Les Mille et une nuits - l'enchanté
Portugal, 2015
De Miguel Gomes
Scénario : Miguel Gomes
Durée : 2h05
Sortie : 26/08/2015
Où Schéhérazade doute de pouvoir encore raconter des histoires qui plaisent au Roi, tant ses récits pèsent trois mille tonnes. Elle s’échappe du palais et parcourt le Royaume en quête de plaisir et d'enchantement. Son père, le Grand Vizir, lui donne rendez-vous dans la Grande Roue. Et Schéhérazade reprend : « Ô Roi bienheureux, quarante après la Révolution des OEillets, dans les anciens bidonvilles de Lisbonne, il y avait une communauté d’hommes ensorcelés qui se dédiaient, avec passion et rigueur, à apprendre à chanter à leurs oiseaux... ». Et le jour venant à paraître, Schéhérazade se tait. 3ème volume des mille et une nuits
NUIT BLANCHE
La nuit touche à sa fin avec ce dernier volet de la trilogie Mille et une nuit de Miguel Gomes. Une nuit longue et folle, d’abord assommante (dans le premier volume) puis enivrante et hilarante (dans le deuxième). De mieux en mieux, donc ? Sauf que ce troisième film (L’Enchanté) est à mi-chemin entre les deux premiers, offrant plutôt un résumé de l’expérience totale plutôt qu’une conclusion en beauté. On y trouve pourtant encore plus d’humour, de décalages et d’anachronismes. Devant la caméra de Gomes, qui amalgame avec ludisme les frontières et les époques, l’ancienne Bagdad et ses trésors se révèlent être en fait… le port de Marseille et ses petites frappes. Autre nouveauté : l’apparition du texte, qui se substitue à la parole de Shéhérazade. Un texte superposé aux images, qui elles-mêmes se superposent à d’autres, se découpent en split screen, laissant un temps entrevoir une folie visuelle à la Greenaway.

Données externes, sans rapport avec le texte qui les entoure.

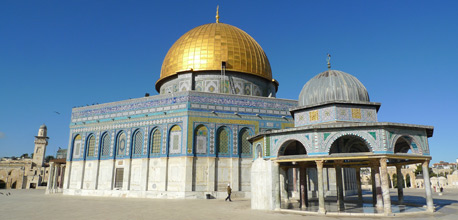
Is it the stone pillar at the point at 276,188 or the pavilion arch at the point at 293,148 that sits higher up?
the pavilion arch at the point at 293,148

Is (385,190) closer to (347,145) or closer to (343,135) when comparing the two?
(343,135)

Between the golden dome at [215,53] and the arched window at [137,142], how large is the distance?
605cm

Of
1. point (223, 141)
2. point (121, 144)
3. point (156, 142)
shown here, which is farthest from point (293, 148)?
point (121, 144)

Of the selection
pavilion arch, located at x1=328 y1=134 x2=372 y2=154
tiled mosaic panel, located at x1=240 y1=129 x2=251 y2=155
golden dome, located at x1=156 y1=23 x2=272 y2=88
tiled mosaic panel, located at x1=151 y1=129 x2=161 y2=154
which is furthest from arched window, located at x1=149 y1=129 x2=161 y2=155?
pavilion arch, located at x1=328 y1=134 x2=372 y2=154

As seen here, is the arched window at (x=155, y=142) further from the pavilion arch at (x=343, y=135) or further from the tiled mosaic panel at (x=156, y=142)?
the pavilion arch at (x=343, y=135)

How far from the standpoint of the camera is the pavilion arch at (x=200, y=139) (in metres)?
20.8

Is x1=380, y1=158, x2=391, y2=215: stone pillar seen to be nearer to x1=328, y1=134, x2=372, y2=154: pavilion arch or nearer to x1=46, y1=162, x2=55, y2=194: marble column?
x1=328, y1=134, x2=372, y2=154: pavilion arch

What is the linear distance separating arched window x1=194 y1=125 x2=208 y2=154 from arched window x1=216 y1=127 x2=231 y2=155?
841 millimetres

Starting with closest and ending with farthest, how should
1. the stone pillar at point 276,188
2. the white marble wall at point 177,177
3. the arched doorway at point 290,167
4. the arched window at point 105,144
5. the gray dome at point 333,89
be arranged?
the stone pillar at point 276,188
the gray dome at point 333,89
the arched doorway at point 290,167
the white marble wall at point 177,177
the arched window at point 105,144

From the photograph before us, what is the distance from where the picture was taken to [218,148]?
69.8 feet

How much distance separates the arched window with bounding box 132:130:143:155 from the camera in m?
22.4

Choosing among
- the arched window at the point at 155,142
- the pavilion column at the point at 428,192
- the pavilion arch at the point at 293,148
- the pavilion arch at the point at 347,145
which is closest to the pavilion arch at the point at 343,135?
the pavilion arch at the point at 347,145

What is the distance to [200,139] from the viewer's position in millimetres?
21000

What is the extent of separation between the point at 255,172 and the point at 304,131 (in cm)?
273
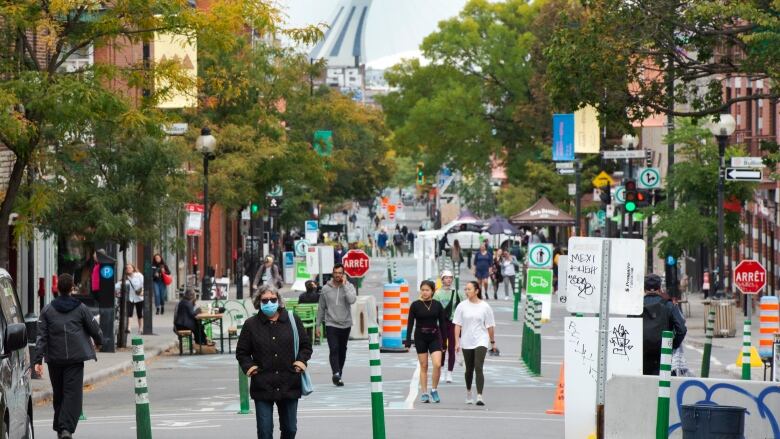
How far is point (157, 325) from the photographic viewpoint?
43.4m

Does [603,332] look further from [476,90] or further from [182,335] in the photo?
[476,90]

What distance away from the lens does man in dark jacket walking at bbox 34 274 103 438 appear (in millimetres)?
Answer: 17562

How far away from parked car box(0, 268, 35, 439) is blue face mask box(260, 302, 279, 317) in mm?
2013

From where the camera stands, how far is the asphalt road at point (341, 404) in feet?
63.7

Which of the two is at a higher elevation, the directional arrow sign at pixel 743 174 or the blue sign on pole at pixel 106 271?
the directional arrow sign at pixel 743 174

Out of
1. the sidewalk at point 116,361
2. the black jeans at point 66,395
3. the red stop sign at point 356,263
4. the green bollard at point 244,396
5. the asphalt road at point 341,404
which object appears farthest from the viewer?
the red stop sign at point 356,263

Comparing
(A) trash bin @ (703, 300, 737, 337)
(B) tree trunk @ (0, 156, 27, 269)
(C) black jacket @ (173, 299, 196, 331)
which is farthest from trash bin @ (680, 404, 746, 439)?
(A) trash bin @ (703, 300, 737, 337)

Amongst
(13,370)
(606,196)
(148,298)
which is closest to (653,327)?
(13,370)

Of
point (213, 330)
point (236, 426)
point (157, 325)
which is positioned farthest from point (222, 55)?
point (236, 426)

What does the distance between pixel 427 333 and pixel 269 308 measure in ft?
27.3

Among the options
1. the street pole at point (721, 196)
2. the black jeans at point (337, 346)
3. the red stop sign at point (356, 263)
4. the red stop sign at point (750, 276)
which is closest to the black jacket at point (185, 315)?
the black jeans at point (337, 346)

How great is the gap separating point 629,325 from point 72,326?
224 inches

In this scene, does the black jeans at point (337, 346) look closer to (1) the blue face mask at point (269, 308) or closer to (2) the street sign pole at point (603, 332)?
(2) the street sign pole at point (603, 332)

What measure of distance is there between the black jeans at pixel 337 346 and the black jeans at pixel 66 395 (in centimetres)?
852
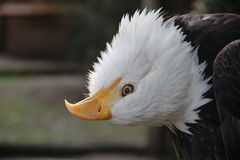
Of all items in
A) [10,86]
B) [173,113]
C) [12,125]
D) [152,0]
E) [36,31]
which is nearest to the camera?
[173,113]

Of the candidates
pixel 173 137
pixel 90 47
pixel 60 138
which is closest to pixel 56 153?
pixel 60 138

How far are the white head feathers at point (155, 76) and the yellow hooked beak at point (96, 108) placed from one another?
14mm

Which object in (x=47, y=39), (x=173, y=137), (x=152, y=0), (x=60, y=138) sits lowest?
(x=173, y=137)

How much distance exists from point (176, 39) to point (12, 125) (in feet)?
14.9

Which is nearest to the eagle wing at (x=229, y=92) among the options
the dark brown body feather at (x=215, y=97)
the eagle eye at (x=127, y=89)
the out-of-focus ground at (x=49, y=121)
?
the dark brown body feather at (x=215, y=97)

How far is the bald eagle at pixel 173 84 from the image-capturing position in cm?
164

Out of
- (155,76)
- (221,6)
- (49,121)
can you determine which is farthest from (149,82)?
(49,121)

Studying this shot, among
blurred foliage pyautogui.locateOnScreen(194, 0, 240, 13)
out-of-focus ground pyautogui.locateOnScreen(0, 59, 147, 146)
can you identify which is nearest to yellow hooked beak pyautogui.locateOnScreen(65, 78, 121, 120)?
blurred foliage pyautogui.locateOnScreen(194, 0, 240, 13)

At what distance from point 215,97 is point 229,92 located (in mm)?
48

Mais pour filer la métaphore nocturne qui sied bien à un film aussi onirique et secret, on peut dire que le jour point progressivement, et que les mystères du film vont être non pas révélés, mais hélas affadis, ternis. Si le tout premier volume commençait par un réalisme documentaire, l’irréel et le surnaturel ont fini par prendre toute la place, et c’est un retour au réel qui clôt également cette trilogie. Un réel pas dénué d’absurde mais qui souffre à nouveau d’une interminable langueur, d’un rythme paradoxalement propre à l’endormissement. On sort de la trilogie de Gomes comme d’une nuit blanche, avec une certaine gueule de bois et une fatigue peu excitante, mais aussi avec une impression plus rare et précieuse : celle d’avoir fait un rêve curieux. Un rêve dont les éléments semblent hétéroclites, insensés, mais qui résonne tout de même curieusement avec notre vie quotidienne. Si à Cannes, de nombreux spectateurs s’étaient effectivement endormis devant le premier volet, ce sont finalement ceux qui ont su rester éveillés qui ont le plus rêvé.